Monologue about those 'Monologues'
Kavita Kumar of The St. Louis Post-Dispatch wrote about a Catholic college's decision to not stage a production of "The Vagina Monologues" on campus. Her story claimed that officials at St. Louis University canceled the controversial play for various reasons:
Campus administrators refused to sponsor the play last year, after several years of sponsorship, because they said that doing the same play year after year is redundant and didn't add much new.
SLU leaders said their decision was not censorship, but students suspect that is just what it is.
Conservative watchdog groups and others have protested at SLU and other Catholic campuses where the "Monologues" is performed because they say the play, with its frank discussion of female sexuality and homosexuality, is inappropriate.

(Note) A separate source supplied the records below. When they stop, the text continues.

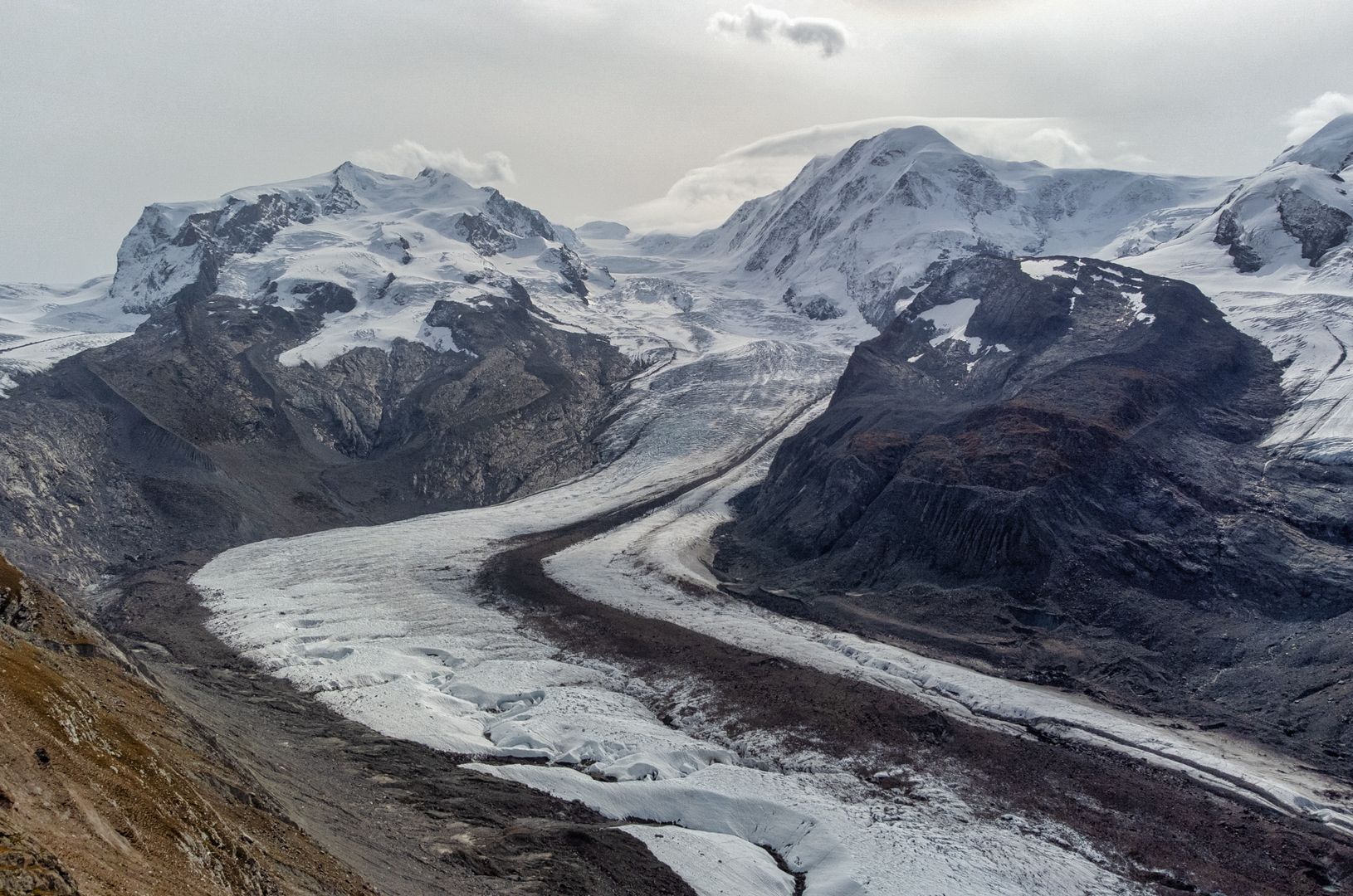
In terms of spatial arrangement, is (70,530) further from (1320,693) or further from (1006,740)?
(1320,693)

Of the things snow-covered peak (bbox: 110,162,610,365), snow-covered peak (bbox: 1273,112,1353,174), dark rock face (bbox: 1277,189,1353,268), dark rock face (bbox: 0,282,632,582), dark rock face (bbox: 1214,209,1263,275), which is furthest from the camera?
snow-covered peak (bbox: 1273,112,1353,174)

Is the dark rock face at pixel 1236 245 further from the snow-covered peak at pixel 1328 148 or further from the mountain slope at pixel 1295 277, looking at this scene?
the snow-covered peak at pixel 1328 148

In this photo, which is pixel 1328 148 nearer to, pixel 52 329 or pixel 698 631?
pixel 698 631

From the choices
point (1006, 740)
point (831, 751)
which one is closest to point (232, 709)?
point (831, 751)

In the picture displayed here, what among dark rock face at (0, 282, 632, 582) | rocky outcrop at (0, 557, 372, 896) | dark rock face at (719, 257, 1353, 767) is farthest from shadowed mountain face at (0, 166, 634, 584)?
rocky outcrop at (0, 557, 372, 896)

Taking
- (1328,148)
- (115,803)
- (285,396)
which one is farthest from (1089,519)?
(1328,148)

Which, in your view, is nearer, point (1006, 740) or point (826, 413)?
point (1006, 740)

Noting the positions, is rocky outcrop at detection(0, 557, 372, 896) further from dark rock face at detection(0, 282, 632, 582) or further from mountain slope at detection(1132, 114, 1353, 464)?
mountain slope at detection(1132, 114, 1353, 464)
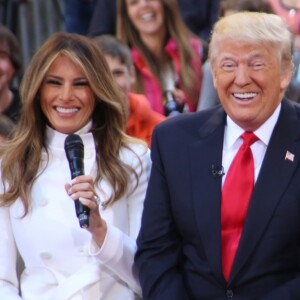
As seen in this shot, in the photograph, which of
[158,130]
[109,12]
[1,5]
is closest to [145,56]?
[109,12]

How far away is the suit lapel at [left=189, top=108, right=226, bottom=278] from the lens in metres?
3.73

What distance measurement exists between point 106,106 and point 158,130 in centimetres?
51

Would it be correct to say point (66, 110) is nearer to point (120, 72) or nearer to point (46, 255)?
point (46, 255)

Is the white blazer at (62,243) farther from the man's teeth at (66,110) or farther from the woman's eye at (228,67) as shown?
the woman's eye at (228,67)

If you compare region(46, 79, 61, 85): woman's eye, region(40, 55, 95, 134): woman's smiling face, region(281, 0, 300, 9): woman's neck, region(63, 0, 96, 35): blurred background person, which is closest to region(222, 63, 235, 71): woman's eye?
region(40, 55, 95, 134): woman's smiling face

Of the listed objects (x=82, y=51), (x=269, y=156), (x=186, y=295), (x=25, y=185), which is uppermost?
(x=82, y=51)

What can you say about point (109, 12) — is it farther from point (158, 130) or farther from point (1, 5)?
point (158, 130)

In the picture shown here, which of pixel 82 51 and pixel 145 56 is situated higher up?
pixel 82 51

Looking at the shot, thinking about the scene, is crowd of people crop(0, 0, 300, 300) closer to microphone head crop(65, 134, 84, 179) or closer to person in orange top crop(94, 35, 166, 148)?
microphone head crop(65, 134, 84, 179)

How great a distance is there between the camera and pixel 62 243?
13.6ft

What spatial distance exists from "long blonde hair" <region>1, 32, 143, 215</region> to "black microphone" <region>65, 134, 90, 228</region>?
453mm

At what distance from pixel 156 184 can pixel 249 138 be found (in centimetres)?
41

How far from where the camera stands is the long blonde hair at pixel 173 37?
6.11m

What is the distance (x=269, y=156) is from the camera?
3.77 meters
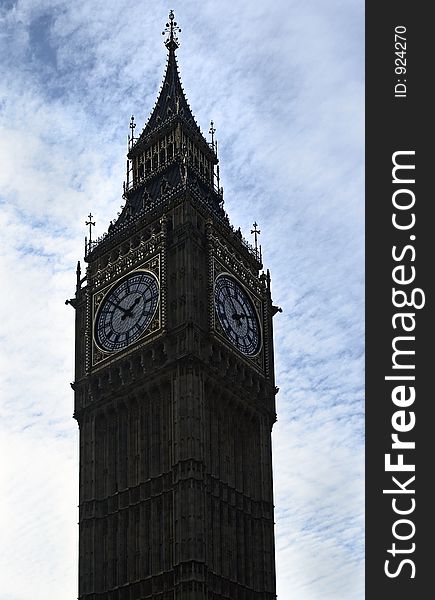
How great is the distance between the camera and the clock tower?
70000 mm

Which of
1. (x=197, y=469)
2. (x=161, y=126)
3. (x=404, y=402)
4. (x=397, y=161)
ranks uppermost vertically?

Kumar's explanation cannot be dismissed out of hand. Why campus administrators pulled the plug is almost unknowable.
But let's call a spade a spade. Kumar's story is biased. The play's opponents come across as censorious and closed-minded. Now maybe they are, but Kumar provided no evidence for this implication.
"Conservative watchdog groups and others" have said, repeatedly, that they object to the play not for its frankness but rather its morality. For example, the president of Providence College criticized a scene in the play in which a teenage woman is raped or forcibly seduced by an older woman. Kumar should have noted this objection.
In addition, critics have objected to description of the play as a "new bible" for women. As you might imagine, traditional Catholics take issue with any sort of new bible, not just this one.
Perhaps Kumar wrote the story under tight deadline pressure. But it's too bad that she adopted a superficial understanding of the dispute between Catholic colleges and the play. There is a real story about how traditional Catholics and the play's secular writers view female sexuality. But getting it requires a reporter to engage in a colloquy not a monologue.